As election season comes to a close, we must keep demanding that the Office of the Chief Judge provide the budget priorities, judicial appointments, and public accountability that the Cook County justice system and all those impacted by it so desperately need.

 

 

“Is This It?” Evans’s Attempted Transparency Fix Raises Even More Doubts

On August 12th, Timothy Evans, Chief Judge of the Circuit Court of Cook County, sent this letter [PDF] to all judges operating in the Circuit Court of Cook County. In it, he acknowledges that judges have found it difficult to meet with him, sets aside a “block of time” on Thursdays, and asks that any judges looking to get in touch with him schedule appointments with his assistant, kindly providing contact information.
What is troubling about this seemingly innocuous memo is that it further betrays that judges did not previously have a means of scheduling such appointments. The letter also does little to restore confidence regarding one of the most troubling issues about this administration: the inability of judges and representatives of other public safety agencies–not to mention outside groups–to get an audience with the Chief Judge or communicate effectively with his office.

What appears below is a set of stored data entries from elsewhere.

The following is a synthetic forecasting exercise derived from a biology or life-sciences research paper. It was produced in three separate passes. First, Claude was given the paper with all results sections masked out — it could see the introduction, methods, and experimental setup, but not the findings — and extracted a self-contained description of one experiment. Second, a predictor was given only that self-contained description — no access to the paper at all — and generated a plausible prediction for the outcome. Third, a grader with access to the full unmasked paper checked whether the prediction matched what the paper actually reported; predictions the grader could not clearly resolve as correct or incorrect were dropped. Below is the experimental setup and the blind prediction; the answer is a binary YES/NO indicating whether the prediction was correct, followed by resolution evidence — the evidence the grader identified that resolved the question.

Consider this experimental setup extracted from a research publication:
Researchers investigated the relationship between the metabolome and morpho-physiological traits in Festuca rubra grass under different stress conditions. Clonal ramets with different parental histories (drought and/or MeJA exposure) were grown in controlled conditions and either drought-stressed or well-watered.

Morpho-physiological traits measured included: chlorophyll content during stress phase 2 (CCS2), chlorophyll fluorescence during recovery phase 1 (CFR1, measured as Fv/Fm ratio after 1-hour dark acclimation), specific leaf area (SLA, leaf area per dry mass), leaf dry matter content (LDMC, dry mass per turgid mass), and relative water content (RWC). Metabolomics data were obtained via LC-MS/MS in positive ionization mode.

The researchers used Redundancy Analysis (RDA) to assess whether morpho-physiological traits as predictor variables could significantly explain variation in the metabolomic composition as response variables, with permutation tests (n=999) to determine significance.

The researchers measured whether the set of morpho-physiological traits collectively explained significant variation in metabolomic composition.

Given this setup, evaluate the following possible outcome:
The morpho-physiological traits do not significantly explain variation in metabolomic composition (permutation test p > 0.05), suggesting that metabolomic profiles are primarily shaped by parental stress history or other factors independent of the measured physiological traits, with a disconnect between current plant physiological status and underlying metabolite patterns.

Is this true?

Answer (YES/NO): NO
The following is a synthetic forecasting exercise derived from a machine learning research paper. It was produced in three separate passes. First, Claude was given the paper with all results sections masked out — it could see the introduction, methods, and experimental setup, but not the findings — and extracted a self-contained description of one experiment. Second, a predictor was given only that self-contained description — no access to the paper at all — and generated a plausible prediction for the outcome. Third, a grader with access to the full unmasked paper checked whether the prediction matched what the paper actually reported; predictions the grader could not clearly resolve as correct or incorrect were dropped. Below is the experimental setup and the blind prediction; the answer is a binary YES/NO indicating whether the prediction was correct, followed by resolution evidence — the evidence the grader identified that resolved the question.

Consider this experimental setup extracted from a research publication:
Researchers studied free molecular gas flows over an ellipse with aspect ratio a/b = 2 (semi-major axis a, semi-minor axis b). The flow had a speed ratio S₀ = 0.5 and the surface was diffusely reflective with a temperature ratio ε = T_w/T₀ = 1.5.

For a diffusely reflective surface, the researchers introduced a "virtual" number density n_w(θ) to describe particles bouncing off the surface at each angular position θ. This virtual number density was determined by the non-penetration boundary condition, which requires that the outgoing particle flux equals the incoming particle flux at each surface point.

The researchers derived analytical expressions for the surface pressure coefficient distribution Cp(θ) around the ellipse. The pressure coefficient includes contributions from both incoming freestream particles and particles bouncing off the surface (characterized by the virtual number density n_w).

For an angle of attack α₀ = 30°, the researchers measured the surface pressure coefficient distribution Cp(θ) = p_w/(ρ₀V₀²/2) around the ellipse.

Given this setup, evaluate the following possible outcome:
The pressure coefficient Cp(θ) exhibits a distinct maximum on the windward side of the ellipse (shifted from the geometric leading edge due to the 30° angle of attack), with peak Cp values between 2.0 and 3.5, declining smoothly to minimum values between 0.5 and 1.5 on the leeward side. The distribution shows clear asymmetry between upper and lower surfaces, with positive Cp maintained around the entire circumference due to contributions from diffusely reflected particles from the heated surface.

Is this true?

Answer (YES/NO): NO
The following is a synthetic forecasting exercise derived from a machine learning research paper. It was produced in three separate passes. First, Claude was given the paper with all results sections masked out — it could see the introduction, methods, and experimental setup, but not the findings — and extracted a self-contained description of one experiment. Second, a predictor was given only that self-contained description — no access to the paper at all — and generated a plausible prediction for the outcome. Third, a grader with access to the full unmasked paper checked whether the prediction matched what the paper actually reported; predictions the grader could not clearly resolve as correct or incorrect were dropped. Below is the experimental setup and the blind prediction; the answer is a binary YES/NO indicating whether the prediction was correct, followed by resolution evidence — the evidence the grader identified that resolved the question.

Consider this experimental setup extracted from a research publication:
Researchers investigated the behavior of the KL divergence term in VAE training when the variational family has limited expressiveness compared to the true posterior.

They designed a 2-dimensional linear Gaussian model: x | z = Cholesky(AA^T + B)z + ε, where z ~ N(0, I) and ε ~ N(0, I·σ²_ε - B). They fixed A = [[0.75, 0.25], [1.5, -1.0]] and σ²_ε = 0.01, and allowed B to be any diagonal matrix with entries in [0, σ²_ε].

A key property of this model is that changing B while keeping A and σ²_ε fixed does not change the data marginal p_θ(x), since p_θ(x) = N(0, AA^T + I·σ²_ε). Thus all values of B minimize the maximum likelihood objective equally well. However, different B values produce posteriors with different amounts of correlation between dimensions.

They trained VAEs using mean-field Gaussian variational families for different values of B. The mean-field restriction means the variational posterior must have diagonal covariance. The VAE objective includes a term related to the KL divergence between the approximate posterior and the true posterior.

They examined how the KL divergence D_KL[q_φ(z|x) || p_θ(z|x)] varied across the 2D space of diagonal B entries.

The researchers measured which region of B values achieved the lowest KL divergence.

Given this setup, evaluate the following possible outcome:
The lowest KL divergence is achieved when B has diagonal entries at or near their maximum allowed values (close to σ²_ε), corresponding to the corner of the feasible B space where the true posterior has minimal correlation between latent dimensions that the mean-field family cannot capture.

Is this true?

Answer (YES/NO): NO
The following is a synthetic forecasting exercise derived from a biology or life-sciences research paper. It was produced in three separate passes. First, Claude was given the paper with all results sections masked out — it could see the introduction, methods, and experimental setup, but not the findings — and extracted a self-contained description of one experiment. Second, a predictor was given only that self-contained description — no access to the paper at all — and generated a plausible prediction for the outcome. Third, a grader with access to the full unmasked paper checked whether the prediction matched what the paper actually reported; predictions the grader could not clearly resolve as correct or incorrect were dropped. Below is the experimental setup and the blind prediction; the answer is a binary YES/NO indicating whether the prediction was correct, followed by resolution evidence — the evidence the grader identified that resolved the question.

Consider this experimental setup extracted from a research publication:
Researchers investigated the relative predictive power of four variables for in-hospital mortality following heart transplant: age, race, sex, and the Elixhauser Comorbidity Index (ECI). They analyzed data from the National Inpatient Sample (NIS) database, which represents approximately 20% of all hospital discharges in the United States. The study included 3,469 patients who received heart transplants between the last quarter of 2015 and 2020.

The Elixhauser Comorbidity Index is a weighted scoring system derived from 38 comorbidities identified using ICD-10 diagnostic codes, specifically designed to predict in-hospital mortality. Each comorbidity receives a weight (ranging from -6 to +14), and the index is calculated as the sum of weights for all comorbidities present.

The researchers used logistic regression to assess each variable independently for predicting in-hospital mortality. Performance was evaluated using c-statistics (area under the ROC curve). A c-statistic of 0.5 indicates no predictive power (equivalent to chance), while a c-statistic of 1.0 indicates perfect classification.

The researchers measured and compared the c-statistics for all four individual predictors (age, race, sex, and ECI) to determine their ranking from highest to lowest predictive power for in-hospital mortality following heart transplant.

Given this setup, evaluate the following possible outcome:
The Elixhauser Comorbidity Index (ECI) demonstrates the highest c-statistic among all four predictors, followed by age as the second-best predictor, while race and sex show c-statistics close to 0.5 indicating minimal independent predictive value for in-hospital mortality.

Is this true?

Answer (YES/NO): NO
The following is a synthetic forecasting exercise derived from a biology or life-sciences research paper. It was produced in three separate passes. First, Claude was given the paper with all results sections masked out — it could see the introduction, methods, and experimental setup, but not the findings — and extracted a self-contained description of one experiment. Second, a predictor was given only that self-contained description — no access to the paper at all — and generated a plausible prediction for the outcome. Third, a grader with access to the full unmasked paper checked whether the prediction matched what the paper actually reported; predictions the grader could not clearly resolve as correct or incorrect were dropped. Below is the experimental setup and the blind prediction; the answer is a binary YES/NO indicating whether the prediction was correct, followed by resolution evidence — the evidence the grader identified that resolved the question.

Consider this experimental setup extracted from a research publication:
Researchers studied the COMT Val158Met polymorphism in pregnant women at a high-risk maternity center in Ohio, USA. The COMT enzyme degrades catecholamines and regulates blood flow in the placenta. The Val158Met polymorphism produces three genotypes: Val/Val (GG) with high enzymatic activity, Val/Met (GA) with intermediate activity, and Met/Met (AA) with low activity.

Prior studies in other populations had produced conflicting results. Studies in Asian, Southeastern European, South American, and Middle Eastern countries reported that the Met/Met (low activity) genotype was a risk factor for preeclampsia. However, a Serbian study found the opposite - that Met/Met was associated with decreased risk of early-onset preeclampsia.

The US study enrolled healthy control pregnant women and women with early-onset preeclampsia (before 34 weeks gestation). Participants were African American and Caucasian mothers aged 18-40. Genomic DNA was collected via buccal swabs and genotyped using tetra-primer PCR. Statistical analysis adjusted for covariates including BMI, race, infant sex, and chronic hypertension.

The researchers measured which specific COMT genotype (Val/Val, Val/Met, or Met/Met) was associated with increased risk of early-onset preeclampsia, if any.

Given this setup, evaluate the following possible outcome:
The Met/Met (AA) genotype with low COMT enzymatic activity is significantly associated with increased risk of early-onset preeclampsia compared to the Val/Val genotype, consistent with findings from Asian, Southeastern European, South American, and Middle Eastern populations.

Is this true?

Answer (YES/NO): YES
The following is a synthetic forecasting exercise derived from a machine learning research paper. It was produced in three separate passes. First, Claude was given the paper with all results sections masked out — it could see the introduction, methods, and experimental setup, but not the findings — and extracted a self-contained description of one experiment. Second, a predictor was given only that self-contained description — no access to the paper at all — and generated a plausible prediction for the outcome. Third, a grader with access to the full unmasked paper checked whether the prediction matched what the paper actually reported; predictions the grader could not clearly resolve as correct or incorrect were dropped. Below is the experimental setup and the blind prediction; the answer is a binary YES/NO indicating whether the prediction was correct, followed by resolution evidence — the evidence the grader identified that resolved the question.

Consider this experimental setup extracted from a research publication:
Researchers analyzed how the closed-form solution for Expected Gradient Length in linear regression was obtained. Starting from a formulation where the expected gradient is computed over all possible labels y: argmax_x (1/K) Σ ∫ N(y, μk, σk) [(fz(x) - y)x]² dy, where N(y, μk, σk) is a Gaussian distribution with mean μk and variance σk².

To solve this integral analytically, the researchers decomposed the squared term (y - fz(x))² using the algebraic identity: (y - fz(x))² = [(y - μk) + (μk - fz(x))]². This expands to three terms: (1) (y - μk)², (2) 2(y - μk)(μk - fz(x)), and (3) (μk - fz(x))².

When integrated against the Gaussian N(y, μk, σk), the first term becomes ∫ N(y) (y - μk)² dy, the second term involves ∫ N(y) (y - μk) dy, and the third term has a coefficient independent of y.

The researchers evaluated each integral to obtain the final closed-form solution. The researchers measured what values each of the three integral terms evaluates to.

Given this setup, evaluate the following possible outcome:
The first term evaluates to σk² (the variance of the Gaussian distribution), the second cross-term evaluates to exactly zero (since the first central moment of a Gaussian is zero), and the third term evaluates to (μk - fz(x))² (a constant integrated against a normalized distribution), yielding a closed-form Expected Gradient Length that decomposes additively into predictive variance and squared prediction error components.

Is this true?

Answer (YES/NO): YES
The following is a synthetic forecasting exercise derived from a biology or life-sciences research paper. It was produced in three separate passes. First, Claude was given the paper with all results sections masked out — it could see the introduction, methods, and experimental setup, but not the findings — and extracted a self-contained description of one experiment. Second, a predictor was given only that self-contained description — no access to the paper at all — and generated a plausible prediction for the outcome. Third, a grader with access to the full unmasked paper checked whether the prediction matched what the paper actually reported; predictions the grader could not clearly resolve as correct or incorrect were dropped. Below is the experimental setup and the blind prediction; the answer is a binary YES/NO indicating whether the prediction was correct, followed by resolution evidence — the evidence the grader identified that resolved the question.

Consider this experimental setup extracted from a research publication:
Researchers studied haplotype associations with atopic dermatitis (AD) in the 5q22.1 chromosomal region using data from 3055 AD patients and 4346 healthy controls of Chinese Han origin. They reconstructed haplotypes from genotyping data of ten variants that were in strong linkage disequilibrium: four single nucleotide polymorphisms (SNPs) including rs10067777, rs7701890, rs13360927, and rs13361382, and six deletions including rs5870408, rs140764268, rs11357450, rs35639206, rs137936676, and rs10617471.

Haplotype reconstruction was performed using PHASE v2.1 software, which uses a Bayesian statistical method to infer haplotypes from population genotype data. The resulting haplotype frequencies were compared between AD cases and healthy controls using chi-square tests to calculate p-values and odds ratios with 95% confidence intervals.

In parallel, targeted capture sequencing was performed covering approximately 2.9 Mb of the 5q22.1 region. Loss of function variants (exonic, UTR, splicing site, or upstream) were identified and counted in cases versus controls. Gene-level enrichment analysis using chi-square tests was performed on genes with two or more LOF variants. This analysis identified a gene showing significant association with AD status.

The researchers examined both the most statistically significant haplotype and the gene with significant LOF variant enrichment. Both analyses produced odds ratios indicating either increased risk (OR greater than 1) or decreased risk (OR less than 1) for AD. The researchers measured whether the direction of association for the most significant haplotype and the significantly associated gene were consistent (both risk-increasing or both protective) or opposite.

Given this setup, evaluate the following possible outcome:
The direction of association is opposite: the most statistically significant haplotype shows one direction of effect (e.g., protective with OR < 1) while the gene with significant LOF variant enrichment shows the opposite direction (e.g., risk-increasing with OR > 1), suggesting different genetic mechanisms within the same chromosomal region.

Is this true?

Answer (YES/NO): NO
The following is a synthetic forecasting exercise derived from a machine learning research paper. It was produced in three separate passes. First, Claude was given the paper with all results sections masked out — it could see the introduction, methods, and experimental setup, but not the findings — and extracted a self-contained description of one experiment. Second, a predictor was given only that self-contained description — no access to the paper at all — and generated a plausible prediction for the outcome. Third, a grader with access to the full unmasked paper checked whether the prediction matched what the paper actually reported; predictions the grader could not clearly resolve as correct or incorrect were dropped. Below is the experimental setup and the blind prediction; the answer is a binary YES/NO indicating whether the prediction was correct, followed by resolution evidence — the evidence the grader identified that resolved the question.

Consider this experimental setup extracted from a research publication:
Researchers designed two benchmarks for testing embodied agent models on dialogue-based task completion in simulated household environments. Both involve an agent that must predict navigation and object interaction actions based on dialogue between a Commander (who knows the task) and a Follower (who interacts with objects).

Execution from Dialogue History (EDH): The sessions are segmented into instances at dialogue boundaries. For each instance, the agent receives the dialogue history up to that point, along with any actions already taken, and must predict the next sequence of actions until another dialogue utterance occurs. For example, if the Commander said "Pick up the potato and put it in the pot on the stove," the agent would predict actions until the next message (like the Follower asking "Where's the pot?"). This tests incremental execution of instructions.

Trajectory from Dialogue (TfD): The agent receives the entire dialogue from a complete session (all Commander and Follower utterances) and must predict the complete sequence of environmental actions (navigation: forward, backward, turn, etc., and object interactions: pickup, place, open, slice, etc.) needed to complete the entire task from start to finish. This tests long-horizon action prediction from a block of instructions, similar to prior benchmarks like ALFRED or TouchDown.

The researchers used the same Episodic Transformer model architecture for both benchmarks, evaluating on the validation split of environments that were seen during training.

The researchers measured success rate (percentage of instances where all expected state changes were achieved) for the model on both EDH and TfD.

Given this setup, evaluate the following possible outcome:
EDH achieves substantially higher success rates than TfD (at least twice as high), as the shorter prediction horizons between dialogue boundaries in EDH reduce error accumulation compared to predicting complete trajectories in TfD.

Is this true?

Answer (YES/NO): YES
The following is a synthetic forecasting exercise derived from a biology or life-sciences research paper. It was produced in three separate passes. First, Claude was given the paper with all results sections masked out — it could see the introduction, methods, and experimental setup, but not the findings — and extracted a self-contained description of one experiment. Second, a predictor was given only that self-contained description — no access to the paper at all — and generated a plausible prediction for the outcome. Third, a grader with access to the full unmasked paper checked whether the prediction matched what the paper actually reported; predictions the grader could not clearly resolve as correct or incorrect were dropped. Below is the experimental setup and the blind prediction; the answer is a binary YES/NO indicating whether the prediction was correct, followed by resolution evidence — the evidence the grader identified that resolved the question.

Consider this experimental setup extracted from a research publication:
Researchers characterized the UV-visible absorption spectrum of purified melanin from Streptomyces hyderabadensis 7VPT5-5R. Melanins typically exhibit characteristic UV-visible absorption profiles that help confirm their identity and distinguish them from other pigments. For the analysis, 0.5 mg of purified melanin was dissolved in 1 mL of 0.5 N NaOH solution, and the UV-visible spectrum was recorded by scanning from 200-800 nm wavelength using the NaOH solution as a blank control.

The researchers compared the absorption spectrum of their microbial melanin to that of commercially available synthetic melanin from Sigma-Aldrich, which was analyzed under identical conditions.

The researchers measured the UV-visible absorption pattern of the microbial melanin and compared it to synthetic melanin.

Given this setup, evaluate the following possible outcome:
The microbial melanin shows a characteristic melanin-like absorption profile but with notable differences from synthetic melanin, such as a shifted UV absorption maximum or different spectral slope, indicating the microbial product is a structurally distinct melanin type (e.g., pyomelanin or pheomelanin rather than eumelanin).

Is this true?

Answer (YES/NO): NO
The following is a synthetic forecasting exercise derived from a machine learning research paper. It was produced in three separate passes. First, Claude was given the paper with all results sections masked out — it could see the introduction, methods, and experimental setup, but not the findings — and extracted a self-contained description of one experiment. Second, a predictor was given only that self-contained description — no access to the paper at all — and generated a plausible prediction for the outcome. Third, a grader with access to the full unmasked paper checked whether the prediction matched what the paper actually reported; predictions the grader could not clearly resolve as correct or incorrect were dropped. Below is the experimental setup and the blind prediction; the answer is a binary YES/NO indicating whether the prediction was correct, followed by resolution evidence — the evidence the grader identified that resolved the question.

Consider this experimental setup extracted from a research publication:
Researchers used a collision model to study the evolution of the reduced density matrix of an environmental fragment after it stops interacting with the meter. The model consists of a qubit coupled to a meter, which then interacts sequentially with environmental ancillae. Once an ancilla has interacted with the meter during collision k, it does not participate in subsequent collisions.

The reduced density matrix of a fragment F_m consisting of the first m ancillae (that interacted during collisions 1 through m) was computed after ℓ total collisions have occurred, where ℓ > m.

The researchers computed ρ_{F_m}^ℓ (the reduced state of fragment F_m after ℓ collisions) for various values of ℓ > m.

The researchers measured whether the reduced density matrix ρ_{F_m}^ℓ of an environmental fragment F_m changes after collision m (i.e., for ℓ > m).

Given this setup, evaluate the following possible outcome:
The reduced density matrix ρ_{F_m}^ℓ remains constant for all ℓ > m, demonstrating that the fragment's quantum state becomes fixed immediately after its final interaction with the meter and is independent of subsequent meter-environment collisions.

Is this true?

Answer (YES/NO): YES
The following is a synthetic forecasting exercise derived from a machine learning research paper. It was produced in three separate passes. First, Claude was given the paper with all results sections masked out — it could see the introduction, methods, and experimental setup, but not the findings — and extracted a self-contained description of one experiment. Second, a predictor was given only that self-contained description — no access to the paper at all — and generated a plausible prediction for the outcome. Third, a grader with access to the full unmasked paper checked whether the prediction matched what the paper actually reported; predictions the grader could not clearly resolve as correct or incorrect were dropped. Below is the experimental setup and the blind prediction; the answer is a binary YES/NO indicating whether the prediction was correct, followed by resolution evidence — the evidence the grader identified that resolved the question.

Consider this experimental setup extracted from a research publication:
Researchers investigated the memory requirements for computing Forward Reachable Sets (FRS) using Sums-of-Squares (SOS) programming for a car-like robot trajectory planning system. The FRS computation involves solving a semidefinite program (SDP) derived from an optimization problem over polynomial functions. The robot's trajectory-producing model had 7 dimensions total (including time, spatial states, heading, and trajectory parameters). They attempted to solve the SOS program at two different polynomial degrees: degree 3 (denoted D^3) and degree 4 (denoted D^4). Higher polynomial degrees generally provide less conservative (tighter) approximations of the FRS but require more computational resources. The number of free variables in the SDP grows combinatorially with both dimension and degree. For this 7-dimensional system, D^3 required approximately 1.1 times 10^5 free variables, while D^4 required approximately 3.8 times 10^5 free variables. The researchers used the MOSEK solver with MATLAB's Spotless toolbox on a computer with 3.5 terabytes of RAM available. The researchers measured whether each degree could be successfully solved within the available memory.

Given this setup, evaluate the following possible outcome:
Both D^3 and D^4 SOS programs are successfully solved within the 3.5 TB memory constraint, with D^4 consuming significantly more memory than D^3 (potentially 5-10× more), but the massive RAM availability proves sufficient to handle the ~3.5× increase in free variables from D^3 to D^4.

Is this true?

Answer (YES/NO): NO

This in itself is not news; appointments with the Office of the Chief Judge (OCJ) are regularly canceled or delayed at the last minute. Those lucky enough to obtain a scheduled meeting with the Chief Judge are often subjected to waits well over an hour (or two) after the scheduled start time.

Furthermore, there have been indications–as in the emails sent out by Judge Patrick Murphy–that this stifling of communications both with the OCJ and laterally between judges is a matter of policy rather than an accident.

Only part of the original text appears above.